I'm not sure what the correct term is for this but I consider it to be the merged device layer. Essentially, how multiple devices get represented as a single whole. This layer usually takes care of duplicating, striping, reading, and writing data from the physical drives independently of where it's located.

Although mdadm is my go-to on Linux, I have been tempted by btrfs' software RAID. I think for ease of use, I'll continue to stick with mdadm until another challenger comes along.

Encryption layer

There's a lot of options here which is a little concerning because to me it seems like a lot of ways to makes mistakes. What I've never had any serious issues with is LUKS. You can also use ecryptfs if you want to encrypt on the file level.

Filesystem layer

Now usually some people add another level before this one with LVM but I don't really think there's that many advantages in having multiple partitions on an already complicated set up.

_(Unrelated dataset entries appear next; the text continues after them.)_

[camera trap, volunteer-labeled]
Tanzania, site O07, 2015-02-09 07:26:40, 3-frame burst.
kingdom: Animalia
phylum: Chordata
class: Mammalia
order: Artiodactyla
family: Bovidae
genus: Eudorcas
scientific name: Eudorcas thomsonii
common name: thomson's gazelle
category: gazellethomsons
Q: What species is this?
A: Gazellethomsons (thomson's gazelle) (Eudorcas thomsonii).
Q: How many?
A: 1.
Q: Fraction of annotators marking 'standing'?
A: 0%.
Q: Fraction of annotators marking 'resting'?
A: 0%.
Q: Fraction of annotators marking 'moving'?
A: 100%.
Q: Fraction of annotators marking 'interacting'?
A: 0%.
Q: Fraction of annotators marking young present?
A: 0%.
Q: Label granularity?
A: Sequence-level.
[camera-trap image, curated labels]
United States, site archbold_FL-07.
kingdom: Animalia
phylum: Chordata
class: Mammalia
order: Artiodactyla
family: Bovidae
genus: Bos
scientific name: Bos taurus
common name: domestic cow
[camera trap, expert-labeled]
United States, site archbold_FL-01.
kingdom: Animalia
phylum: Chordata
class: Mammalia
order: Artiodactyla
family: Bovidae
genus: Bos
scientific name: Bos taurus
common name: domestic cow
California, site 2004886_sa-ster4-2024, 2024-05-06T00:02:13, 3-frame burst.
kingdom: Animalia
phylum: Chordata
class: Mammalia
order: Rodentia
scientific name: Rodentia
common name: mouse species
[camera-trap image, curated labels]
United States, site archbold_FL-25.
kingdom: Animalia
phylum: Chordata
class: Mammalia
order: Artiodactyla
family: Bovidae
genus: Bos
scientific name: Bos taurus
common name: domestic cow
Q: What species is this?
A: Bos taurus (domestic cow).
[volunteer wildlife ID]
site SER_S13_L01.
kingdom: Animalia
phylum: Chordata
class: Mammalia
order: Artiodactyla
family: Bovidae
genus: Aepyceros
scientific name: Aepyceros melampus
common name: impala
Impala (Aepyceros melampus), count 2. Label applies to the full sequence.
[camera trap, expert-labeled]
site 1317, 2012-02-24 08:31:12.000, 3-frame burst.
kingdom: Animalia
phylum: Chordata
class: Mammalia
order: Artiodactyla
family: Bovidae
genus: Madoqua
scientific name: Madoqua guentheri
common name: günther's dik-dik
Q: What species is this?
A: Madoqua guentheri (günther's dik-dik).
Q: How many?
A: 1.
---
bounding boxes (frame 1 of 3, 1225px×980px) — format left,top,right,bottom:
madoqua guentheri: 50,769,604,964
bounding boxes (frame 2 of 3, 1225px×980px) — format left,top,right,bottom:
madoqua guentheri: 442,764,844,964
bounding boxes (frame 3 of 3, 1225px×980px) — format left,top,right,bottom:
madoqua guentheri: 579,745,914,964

I'd recommend just using loopback files on a single device and apply permissions appropriately or using separate devices with a different partition table.

At this stage, I just slap on btrfs and call it done. ext4 would work fine here as well. They are both solid choices. I tend to avoid setting up ZFS because of the additional licenses I need to accept. The copy on write nature of the filesystem is a godsend and can really make using the device feel faster.

To summarise

I normally run btrfs on top of a LUKS encrypted block device on top of a RAID-1 block device built by mdadm on top of two similarly sized harddrives with similar access/write speeds.